Conservez tous les justificatifs
Dans tous les cas, il est essentiel de conserver vos documents de voyage : carte d’embarquement, reçu de réservation, notification d’annulation ou de retard. Ce sont ces pièces qui vous permettront d’appuyer votre demande d’indemnisation.
Certaines compagnies proposent un formulaire de réclamation en ligne. À défaut, vous pouvez adresser une lettre recommandée avec accusé de réception au service client. En cas de refus ou d’absence de réponse dans un délai de deux mois, vous pouvez saisir le médiateur du tourisme et du voyage.
Et si la compagnie refuse de payer ?
Il arrive fréquemment que les compagnies refusent de verser l’indemnisation en invoquant une circonstance exceptionnelle. Dans ce cas, des services spécialisés comme AirHelp ou Flightright peuvent vous assister dans vos démarches, moyennant une commission sur la somme récupérée.
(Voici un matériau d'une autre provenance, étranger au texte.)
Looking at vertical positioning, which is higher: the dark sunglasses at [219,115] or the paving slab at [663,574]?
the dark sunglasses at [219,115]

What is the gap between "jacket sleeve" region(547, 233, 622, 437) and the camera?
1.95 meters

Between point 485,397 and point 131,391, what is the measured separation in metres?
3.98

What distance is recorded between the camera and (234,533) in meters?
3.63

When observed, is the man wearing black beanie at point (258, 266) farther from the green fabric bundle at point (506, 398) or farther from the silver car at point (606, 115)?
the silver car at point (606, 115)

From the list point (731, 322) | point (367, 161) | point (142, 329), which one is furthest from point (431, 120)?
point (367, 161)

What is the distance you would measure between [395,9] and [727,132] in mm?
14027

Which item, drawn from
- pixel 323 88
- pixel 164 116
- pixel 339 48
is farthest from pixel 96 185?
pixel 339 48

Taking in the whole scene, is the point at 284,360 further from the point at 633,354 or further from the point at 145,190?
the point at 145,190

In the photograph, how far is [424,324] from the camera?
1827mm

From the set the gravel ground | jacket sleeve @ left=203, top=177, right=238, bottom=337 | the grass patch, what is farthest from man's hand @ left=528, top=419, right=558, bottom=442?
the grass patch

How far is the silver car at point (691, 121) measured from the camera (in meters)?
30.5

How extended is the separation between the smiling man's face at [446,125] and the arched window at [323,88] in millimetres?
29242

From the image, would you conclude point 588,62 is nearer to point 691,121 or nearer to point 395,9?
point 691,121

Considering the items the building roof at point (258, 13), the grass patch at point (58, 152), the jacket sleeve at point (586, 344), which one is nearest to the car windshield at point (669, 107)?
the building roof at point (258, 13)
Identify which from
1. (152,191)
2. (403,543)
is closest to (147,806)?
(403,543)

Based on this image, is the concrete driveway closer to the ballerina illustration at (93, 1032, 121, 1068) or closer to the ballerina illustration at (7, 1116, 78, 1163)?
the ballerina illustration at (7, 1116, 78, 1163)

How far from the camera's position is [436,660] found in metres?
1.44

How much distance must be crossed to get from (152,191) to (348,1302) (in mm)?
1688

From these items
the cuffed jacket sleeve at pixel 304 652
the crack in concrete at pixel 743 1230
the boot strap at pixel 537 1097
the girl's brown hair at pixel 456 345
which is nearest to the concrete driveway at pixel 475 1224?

Autre solution : passer par une association de consommateurs ou saisir la Direction générale de l’aviation civile (DGAC).
Une réforme à venir pourrait affaiblir vos droits
Un projet de réforme du règlement CE 261/2004 est actuellement à l’étude à Bruxelles. Il prévoit notamment de rehausser les seuils déclenchant une indemnisation, en passant à 5 heures pour les vols courts (contre 3 heures actuellement) et en réduisant les montants compensatoires. La France soutient cette révision, mais plusieurs ONG s’y opposent, craignant un affaiblissement des droits des passagers.